Adapun Mustafid akan berlari dengan beberapa teman sekomunitas. Beberapa teman akan membantu menyediakan makanan dan minuman selama ia menyelesaikan maraton penuh. Ada pula teman yang akan mendampingi di jalan sambil mengendarai sepeda.
”Biasanya ada teman-teman yang tidak terbiasa lari jarak jauh ikut berlari. Mereka akan lari dengan kami semampunya. Jika tidak kuat, mereka akan naik mobil, lalu lari lagi ketika sudah pulih tenaganya,” kata Mustafid.
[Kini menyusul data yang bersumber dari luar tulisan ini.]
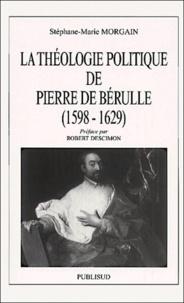 Stéphane-Marie Morgain - La théologie politique de Pierre de Bérulle, (1598-1629).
Kehadiran teman-teman diyakini sebagai penyemangat eksternal. Untuk menjaga motivasi internal, Mustafid memasang target untuk finis tidak lebih dari 5 jam.
Persiapkan dengan matang
Pada Virtual Training Class: Set Your Virtual Run, Minggu (8/11/2020), pelatih lari Agung Mulyawan menekankan pentingnya mempersiapkan diri dengan matang. Walau ini lari virtual, peserta tetap harus memberi perlakuan yang sama seperti ajang lari umum.
Tiga hal penting yang harus diperhatikan di virtual run adalah perencanaan, (menjaga) rutinitas, dan sosialisasi. Perencanaan termasuk menentukan lokasi start dan finis, termasuk rutenya. Saya sarankan menggunakan rute yang sudah pernah dilalui untuk lari jarak jauh,” kata Agung.
Selain menentukan lokasi, peserta juga perlu merencanakan hal lain, seperti membuat tim pendukung kecil. Tim itu bertugas menyemangati, melakukan dokumentasi, dan membantu menyediakan makanan atau minuman selama lari.
Poin kedua yang perlu diperhatikan adalah rutinitas. Pelari perlu melakukan rutinitas yang sama dengan ajang maraton sesungguhnya. Rutinitas yang dimaksud adalah menimbun karbohidrat (carbo loading) sebelum lari, menentukan waktu tidur dan bangun, mempersiapkan pakaian, sepatu, nomor lomba atau bib, serta melakukan pemanasan dan pendinginan.
Agung mendorong pelari bersosialisasi dengan menjalin pertemanan virtual untuk saling memotivasi. ”Untuk pelari rekreasional, mari hadapi kondisi ini (lari virtual karena pandemi) dengan senang. Kita harus senang dan jangan mengeluh karena pandemi. Kita jalani dan hadapi saja. Insya Allah kondisi akan kembali normal,” ucap Agung.